You should get some output like that:

 1
 2
 3
 4
 5
 6
 7
 8
 9
10
11
12
{
  "id": "19fc9e53-74e7-43cf-ab76-6816c8756a75",
  "object": "edit",
  "created": 1679343430,
  "model": "alpaca-lora-7B",
  "choices": [
    {
      "text": "This meeting was unproductive and should have been conducted via email.",
      "index": 0
    }
  ]
}

Or even if you feel like it, write haiku about your last drink:

 1
 2
 3
 4
 5
 6
 7
 8
 9
10
11
12
13
curl -X 'POST' \
  'http://127.0.0.1:8080/edits/' \
  -H 'accept: application/json' \
  -H 'Content-Type: application/json' \
  -d '{
  "model": "alpaca-lora-7B",
  "instruction": "write a Haiku about espresso",
  "input": "",
  "top_p": 1,
  "n": 1,
  "temperature": 1,
  "max_tokens": 256
}'

Not bad for an alpaca:

 1
 2
 3
 4
 5
 6
 7
 8
 9
10
11
12
{
  "id": "ef84b838-0532-455e-bbc4-8385db5cbd5d",
  "object": "edit",
  "created": 1679343430,
  "model": "alpaca-lora-7B",
  "choices": [
    {
      "text": "Coffee's aroma fills the air,\nEspresso's aroma fills my heart.",
      "index": 0
    }
  ]
}

“Coffee’s aroma fills the air,

Espresso’s aroma fills my heart.”

I am not sure I could have come up with something better, but it says more about my writing skills than where we are on our path to AGI.

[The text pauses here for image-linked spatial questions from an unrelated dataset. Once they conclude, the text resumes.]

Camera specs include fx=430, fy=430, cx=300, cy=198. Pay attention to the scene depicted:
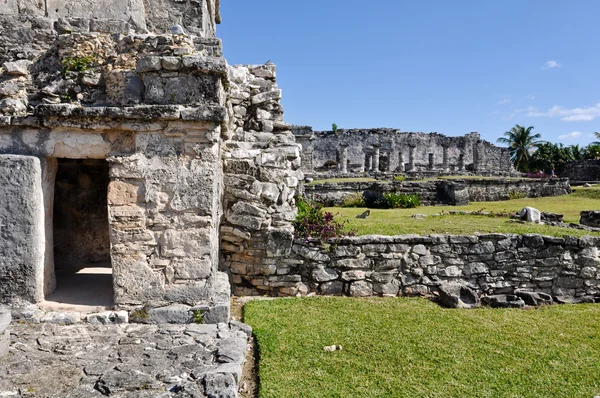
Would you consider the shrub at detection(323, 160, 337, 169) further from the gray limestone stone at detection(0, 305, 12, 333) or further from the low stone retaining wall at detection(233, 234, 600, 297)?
the gray limestone stone at detection(0, 305, 12, 333)

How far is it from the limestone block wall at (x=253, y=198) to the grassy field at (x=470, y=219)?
163 centimetres

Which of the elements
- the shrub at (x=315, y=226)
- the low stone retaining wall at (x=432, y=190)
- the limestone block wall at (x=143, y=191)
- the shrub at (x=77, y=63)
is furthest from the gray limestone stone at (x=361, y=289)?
the low stone retaining wall at (x=432, y=190)

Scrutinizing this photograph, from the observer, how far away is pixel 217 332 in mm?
3721

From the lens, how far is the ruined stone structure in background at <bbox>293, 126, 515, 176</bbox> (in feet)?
110

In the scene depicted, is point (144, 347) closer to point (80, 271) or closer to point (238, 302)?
point (238, 302)

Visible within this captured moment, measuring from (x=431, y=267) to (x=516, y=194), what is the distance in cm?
1650

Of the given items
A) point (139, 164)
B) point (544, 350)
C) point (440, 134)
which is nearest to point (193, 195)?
point (139, 164)

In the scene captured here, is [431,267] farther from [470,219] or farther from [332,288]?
[470,219]

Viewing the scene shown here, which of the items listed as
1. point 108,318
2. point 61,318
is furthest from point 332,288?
point 61,318

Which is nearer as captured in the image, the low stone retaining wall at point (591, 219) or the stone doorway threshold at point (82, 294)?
the stone doorway threshold at point (82, 294)

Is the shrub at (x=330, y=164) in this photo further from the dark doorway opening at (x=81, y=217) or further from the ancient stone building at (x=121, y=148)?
the ancient stone building at (x=121, y=148)

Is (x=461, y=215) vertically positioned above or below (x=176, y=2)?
below

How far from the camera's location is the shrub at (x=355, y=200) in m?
16.8

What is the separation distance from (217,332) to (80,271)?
286 cm
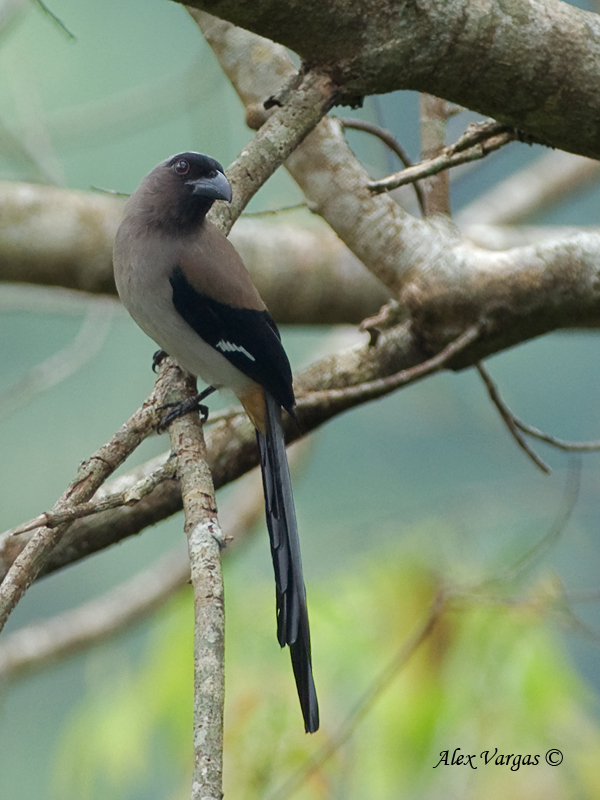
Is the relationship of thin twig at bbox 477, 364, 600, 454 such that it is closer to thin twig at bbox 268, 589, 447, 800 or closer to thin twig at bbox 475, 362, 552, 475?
thin twig at bbox 475, 362, 552, 475

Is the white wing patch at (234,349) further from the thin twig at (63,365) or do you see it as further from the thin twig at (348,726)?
the thin twig at (63,365)

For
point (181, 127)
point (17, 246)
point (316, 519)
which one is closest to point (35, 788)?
point (316, 519)

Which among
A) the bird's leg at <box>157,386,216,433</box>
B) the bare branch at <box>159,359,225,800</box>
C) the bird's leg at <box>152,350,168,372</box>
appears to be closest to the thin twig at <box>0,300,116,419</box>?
the bird's leg at <box>152,350,168,372</box>

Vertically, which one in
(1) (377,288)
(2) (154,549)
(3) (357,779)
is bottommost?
(2) (154,549)

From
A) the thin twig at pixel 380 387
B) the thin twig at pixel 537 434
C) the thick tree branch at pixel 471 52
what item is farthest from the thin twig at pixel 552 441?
the thick tree branch at pixel 471 52

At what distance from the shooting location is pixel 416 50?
5.47ft

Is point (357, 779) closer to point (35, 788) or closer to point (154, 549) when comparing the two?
point (35, 788)

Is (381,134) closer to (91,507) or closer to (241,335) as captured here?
(241,335)

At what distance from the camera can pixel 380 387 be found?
90.1 inches

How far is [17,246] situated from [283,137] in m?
1.56

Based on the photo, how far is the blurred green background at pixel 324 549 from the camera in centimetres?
278

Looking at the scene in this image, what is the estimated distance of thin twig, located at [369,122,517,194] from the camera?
1945 mm

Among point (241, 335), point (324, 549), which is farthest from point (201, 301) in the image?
point (324, 549)

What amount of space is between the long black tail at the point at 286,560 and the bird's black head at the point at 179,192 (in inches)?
19.4
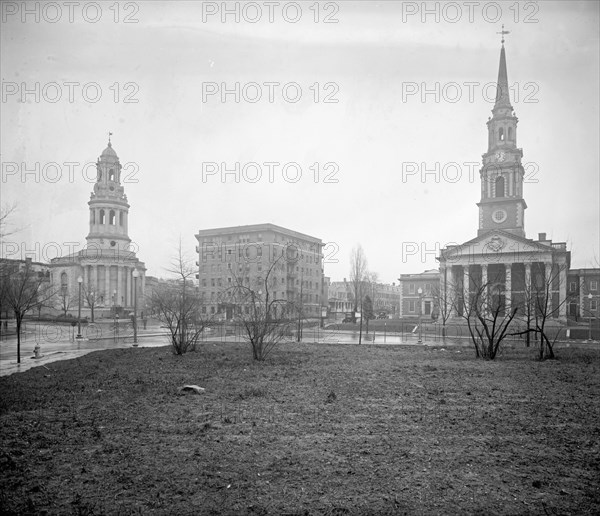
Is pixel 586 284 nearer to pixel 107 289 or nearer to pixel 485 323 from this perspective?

Bonus: if you are using the Python OpenAI package

OpenAI package use openai.api_base that can be changed to your instance base URL:

 1
 2
 3
 4
 5
 6
 7
 8
 9
10
11
import openai

# Put anything you want in `API key`
openai.api_key = 'Free the models'

# Point to your own url
openai.api_base = "http://127.0.0.1:8080"

# Do your usual things, for instance a completion query:
print(openai.Model.list())
completion = openai.Completion.create(model="llama-7B", prompt="Hello everyone this is")

And that’s it.

What is next?

Well, what is next will depend on you! I’m sure this could be used for a lot of great use cases. I have mine already, but it would be cool to know if/how it’s useful to others.

This project has been fun and a great learning experience. I’ll keep contributing on it, some parts are messy, and if you have any feedback I’d be happy to have a chat about it.

It’s standing on the shoulders of giants and none of this would be possible without the incredible contributions of many to the open source and research communities. So thanks to anyone contributing to these projects!